Monday, April 21, 2014
By Renee Dudley And Matt Townsend
NEW YORK — Walmart Stores Inc. said Doug McMillon, head of its international business, will replace Mike Duke as chief executive officer when he retires as the world’s largest retailer struggles to ignite growth at home and abroad.
Doug McMillon speaks at the Walmart shareholders meeting in Fayetteville, Ark., in this June 7 photo. The discount chain has alienated some U.S. shoppers because it doesn’t have enough workers to keep shelves adequately stocked, leading some consumers to decamp to smaller-format stores that offer merchandise starting at $1.
The Associated Press
McMillon, 47, will take over for Duke, on Feb. 1, the Bentonville, Ark.-based company said Monday in a statement. Duke, 63, will stay on as chairman of the board’s executive committee, and McMillon also has been named to the board, effective immediately.

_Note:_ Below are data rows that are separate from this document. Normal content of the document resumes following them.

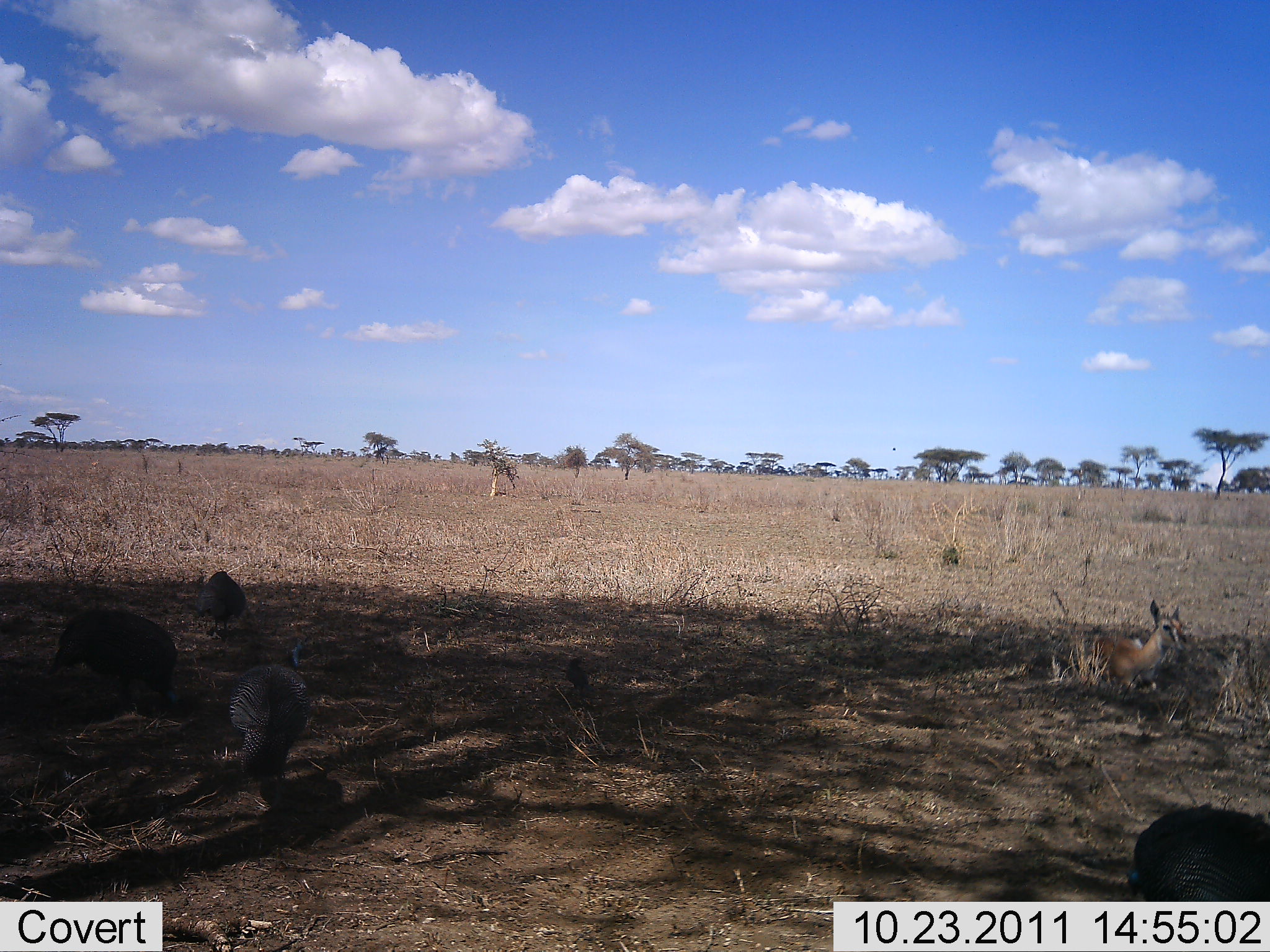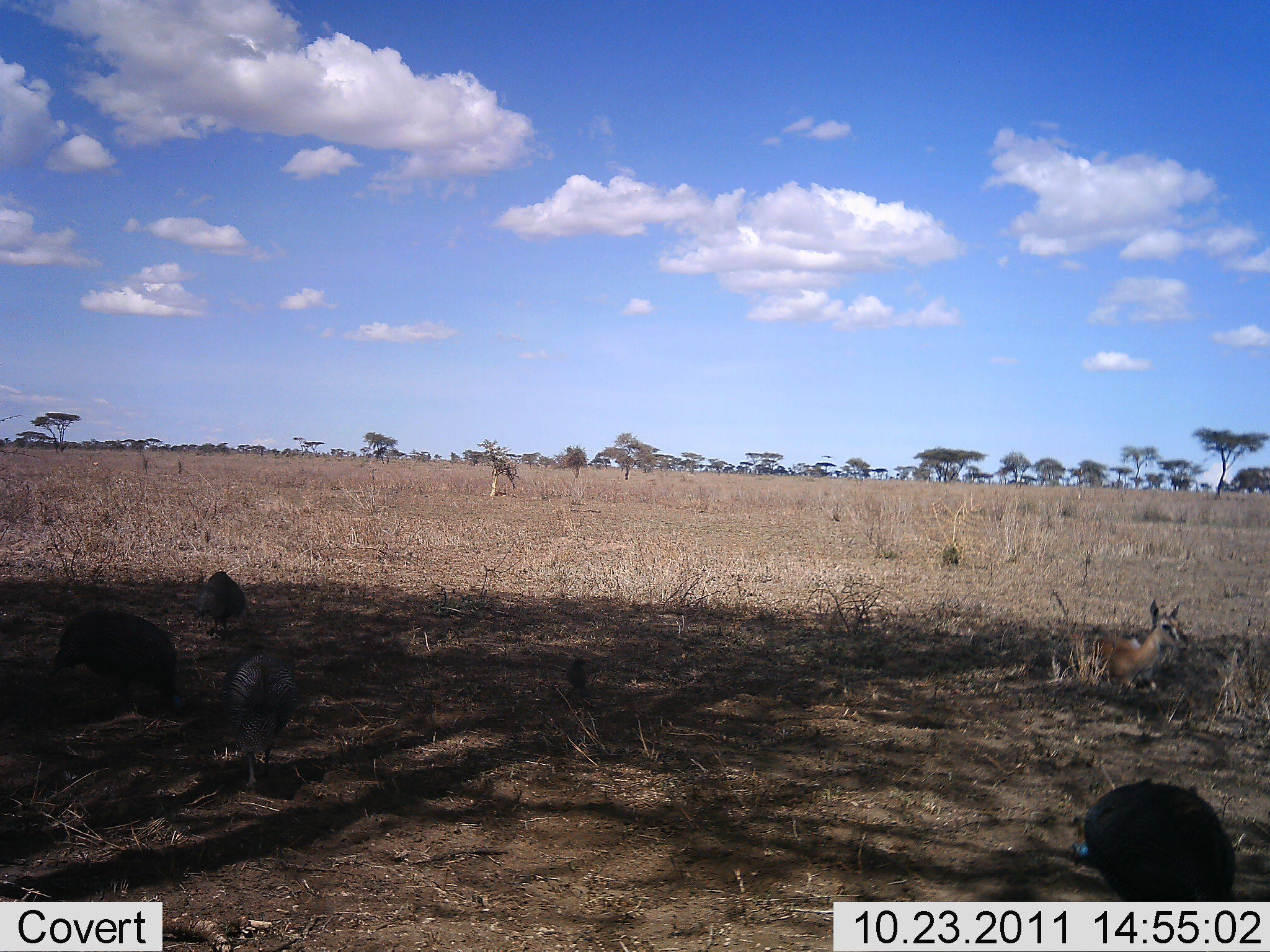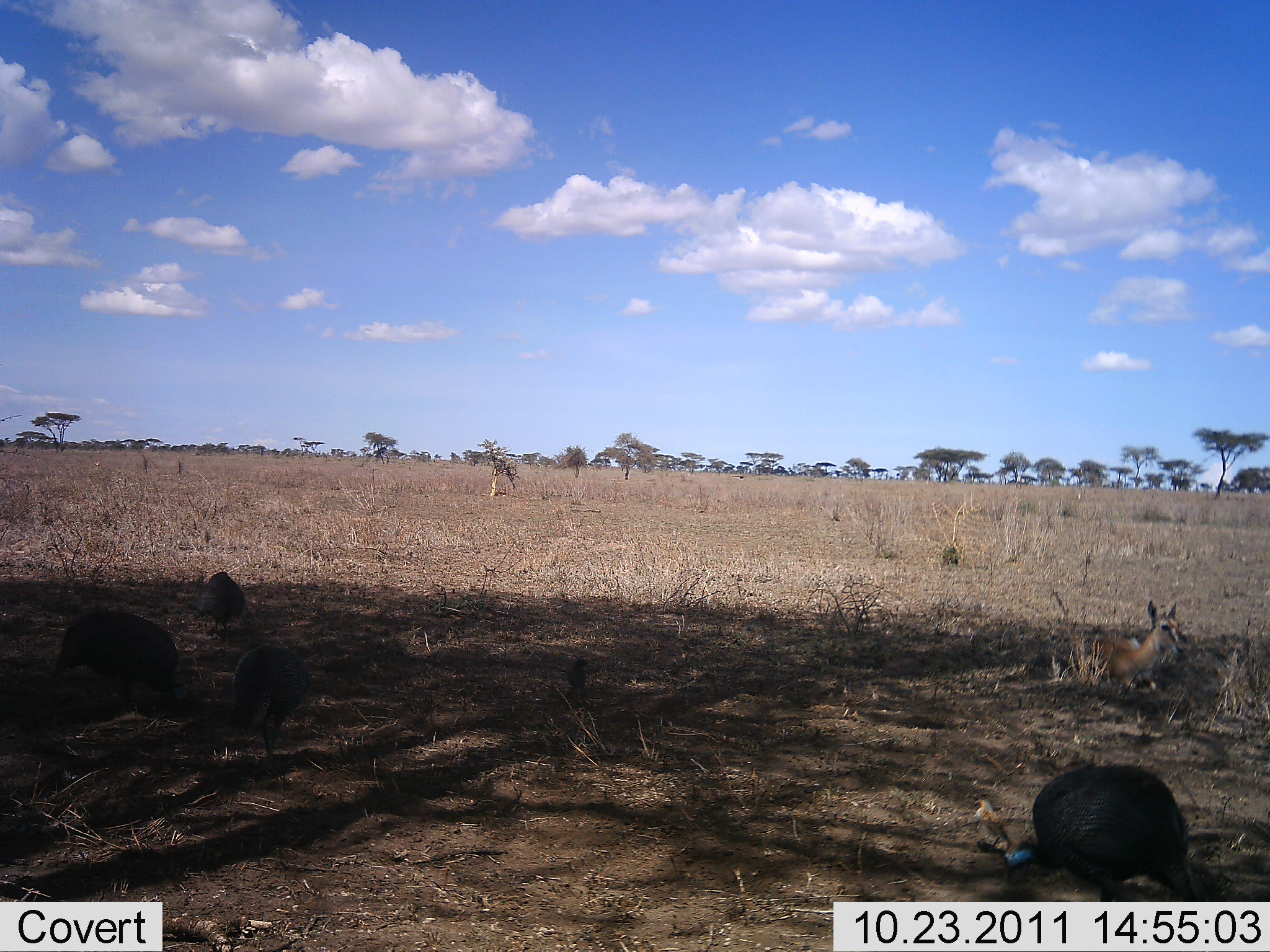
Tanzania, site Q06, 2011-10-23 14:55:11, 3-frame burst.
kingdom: Animalia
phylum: Chordata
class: Mammalia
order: Artiodactyla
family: Bovidae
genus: Eudorcas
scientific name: Eudorcas thomsonii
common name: thomson's gazelle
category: gazellethomsons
Gazellethomsons (thomson's gazelle) (Eudorcas thomsonii), count 1. Behavior (volunteer vote fractions): standing 0%, resting 100%, moving 0%, interacting 0%. Young present (vote fraction): 13%. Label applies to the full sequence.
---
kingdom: Animalia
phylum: Chordata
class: Aves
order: Galliformes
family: Numididae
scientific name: Numididae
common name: guinea fowl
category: guineafowl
Guineafowl (guinea fowl) (Numididae), count 4. Behavior (volunteer vote fractions): standing 25%, resting 6%, moving 38%, interacting 0%. Young present (vote fraction): 0%. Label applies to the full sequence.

McMillon, who first worked at Walmart as a summer employee in 1984, will grab the reins as the retailer tries to restore U.S. sales growth with Amazon.com and dollar stores luring away its customers. Overseas, where McMillon was in charge, Walmart has been accelerating its expansion in China and other emerging markets while probing allegations of bribery in Mexico and possible violations of the Foreign Corrupt Practices Act.
“International had definitely run into its issues,” David Strasser, an analyst at Janney Montgomery Scott in New York, said in an interview. The move will maintain the “status quo” for investors.
Duke is the fourth CEO since Walmart became a publicly traded company in 1970. Founder Sam Walton was the first, and, ever since he stepped down in 1988, the company has looked internally for its CEO. Duke and his predecessors – Lee Scott and David Glass – all were insiders with years of experience at the company before taking over the top job. Duke was named in November 2008 and didn’t formally take the reins until Feb. 1, 2009.
Walmart’s shares gained 69 percent from Jan. 30, 2009, the last trading day before Duke became CEO, through Nov. 22 this year. The Standard & Poor’s 500 Index more than doubled in that time.
McMillon had been identified as a top candidate to take the CEO job earlier this year, people familiar with the matter said in May. Bill Simon, who runs Walmart’s U.S. operations, was the other leading candidate. McMillon was close to the Walton family, which owns about half of the retailer’s shares, said three of the people, who asked not to be identified because the matter is private.
In 1990, McMillon was hired at a store in Tulsa, Oklahoma, and went on to various positions in merchandising the U.S. division, according to Wal-Mart’s website. From 2006 to 2009, he was president and CEO of the Sam’s Club warehouse division.
“McMillon’s tenure at all three division – U.S., international and Sam’s Club – was a key to his hiring because in a sense it was training for the CEO job,” David Schick, an analyst for Stifel Financial Corp. in Baltimore, wrote Monday in a note to clients.
The company said it will announce McMillon’s replacement at the international business by the end of its fiscal year.
Walmart earlier this month cut its annual profit forecast for the second time since August. The retailer’s U.S. same-store sales have slid for three straight quarters as a 2 percentage point increase in Social Security taxes reduced spending among its shoppers, many of whom live paycheck to paycheck.
While the company’s low-income customers are among the hardest hit amid persistent unemployment and higher taxes, some of its troubles are self-inflicted. The discount chain has alienated some U.S. shoppers because it doesn’t have enough workers to keep shelves adequately stocked, leading some consumers to decamp to smaller-format stores that offer merchandise starting at $1.
Internationally, the company has been working to reintroduce its everyday low price strategy in Brazil and China after struggling to find strong sales growth in both markets. Walmart said last month that it plans to add as many as 110 stores over three years in China, while shutting some outlets and remodeling dozens more. The retailer also named two new managers, in business development and real estate, to its China team last month.
The U.S. Department of Justice and the U.S. Securities and Exchange Commission are investigating allegations that Walmart systematically bribed Mexican officials so it could more quickly open stores in the country. Federal and local government agencies in Mexico also are involved in investigations. Walmart has said that it also has started inquiries into potential violations of the FCPA at operations in Brazil, India and China.